ESERCIZIO A:
Restituisci senza modifiche il passo del testo sul dialetto che va da "La più efficace" fino a "autentico dell'anima popolare." compreso.

TESTO DI PARTENZA:

La più efficace e diretta espressione di un popolo è tenuta
ancora fuori dalle scuole, non è assistita, né sussidiata, né
sorretta da stimoli culturali. Il poeta è stato classificato, nelle
antologie, al più come autore di macchiette, caricature, semmai di
battute grevi, ma mai gratificato come autore "maggiore" di opere
degne di valori universali, capaci di trascendere la condizione storica e
territoriale.
E' senza dubbio un errore di prospettiva, dovuto in Italia ad una sorta di
altezzosa indifferenza per la lingua "volgare", e ad un atteggiamento
accademico, incapace di cogliere nell'espressione dialettale il significato
più autentico dell'anima popolare.
Il dialetto esprime nella sua essenzialità di regole la brevità
fulminea del gesto e della parola, l'icasticità dell'immagine, il colore
delle emozioni, le profonde interiorità e l'impasto stesso della poesia.

ESERCIZIO B:
Riscrivi come tabella Markdown le righe dell'elenco che vanno dalla riga con "What is the" fino alla riga con "213 centimetres" compresa, tralasciando quelle vuote. Metti il numero progressivo nella colonna "Numero" e il testo della riga nella colonna "Riga".

DATI REGISTRATI:
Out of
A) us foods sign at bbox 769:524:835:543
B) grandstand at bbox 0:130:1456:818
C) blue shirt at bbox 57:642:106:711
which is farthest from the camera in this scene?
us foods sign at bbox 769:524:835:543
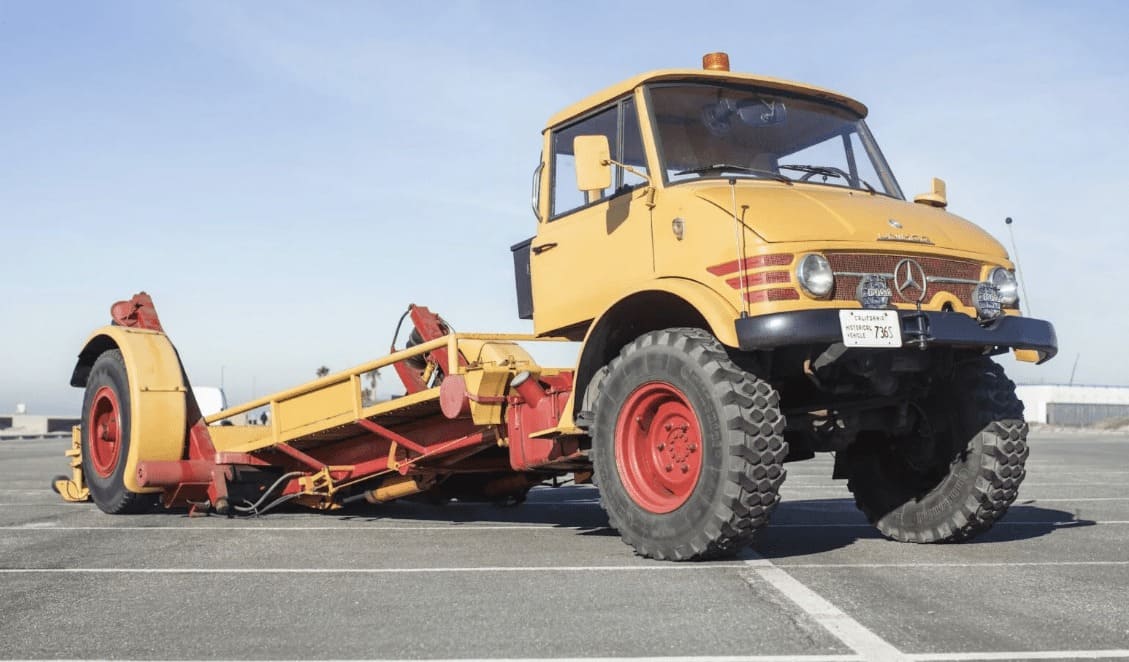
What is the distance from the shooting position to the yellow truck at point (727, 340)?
583 centimetres

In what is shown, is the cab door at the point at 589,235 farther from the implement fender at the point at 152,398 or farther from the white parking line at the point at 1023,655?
the implement fender at the point at 152,398

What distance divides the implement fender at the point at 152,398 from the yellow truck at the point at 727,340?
140 centimetres

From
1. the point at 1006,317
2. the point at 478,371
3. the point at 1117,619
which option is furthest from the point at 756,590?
the point at 478,371

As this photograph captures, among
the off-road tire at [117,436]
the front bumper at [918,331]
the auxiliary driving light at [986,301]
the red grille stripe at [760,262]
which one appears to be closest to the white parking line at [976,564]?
the front bumper at [918,331]

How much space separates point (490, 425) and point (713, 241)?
213 centimetres

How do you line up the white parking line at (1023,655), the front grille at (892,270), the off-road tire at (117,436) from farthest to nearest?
the off-road tire at (117,436), the front grille at (892,270), the white parking line at (1023,655)

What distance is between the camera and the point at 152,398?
30.6ft

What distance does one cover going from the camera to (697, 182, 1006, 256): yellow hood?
19.6 ft

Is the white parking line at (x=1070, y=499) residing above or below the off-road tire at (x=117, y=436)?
below

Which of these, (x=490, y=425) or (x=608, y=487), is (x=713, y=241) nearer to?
(x=608, y=487)

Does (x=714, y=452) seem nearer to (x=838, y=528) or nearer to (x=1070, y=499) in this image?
(x=838, y=528)

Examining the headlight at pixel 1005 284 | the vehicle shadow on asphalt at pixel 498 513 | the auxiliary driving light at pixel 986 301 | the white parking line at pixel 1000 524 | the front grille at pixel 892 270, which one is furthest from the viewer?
the vehicle shadow on asphalt at pixel 498 513

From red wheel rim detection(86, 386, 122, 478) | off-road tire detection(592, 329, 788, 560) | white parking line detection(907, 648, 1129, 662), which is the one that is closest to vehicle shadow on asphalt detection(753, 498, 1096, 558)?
off-road tire detection(592, 329, 788, 560)

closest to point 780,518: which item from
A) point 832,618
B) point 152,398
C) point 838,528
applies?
point 838,528
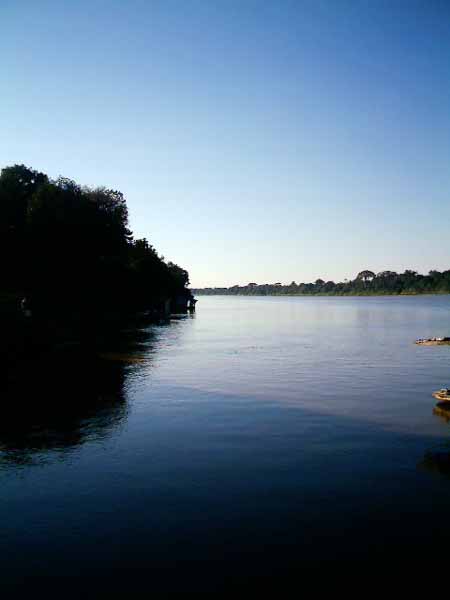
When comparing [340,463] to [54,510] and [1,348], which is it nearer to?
[54,510]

RISULTATO A:
La più efficace e diretta espressione di un popolo è tenuta
ancora fuori dalle scuole, non è assistita, né sussidiata, né
sorretta da stimoli culturali. Il poeta è stato classificato, nelle
antologie, al più come autore di macchiette, caricature, semmai di
battute grevi, ma mai gratificato come autore "maggiore" di opere
degne di valori universali, capaci di trascendere la condizione storica e
territoriale.
E' senza dubbio un errore di prospettiva, dovuto in Italia ad una sorta di
altezzosa indifferenza per la lingua "volgare", e ad un atteggiamento
accademico, incapace di cogliere nell'espressione dialettale il significato
più autentico dell'anima popolare.

RISULTATO B:
| Numero | Riga |
|---|---|
| 1 | What is the distance from the shooting position to the yellow truck at point (727, 340)? |
| 2 | 583 centimetres |
| 3 | In what is shown, is the cab door at the point at 589,235 farther from the implement fender at the point at 152,398 or farther from the white parking line at the point at 1023,655? |
| 4 | the implement fender at the point at 152,398 |
| 5 | What distance divides the implement fender at the point at 152,398 from the yellow truck at the point at 727,340? |
| 6 | 140 centimetres |
| 7 | From |
| 8 | 1. the point at 1006,317 |
| 9 | 2. the point at 478,371 |
| 10 | 3. the point at 1117,619 |
| 11 | which option is furthest from the point at 756,590? |
| 12 | the point at 478,371 |
| 13 | As this photograph captures, among |
| 14 | the off-road tire at [117,436] |
| 15 | the front bumper at [918,331] |
| 16 | the auxiliary driving light at [986,301] |
| 17 | the red grille stripe at [760,262] |
| 18 | which one appears to be closest to the white parking line at [976,564]? |
| 19 | the front bumper at [918,331] |
| 20 | How much space separates point (490, 425) and point (713, 241)? |
| 21 | 213 centimetres |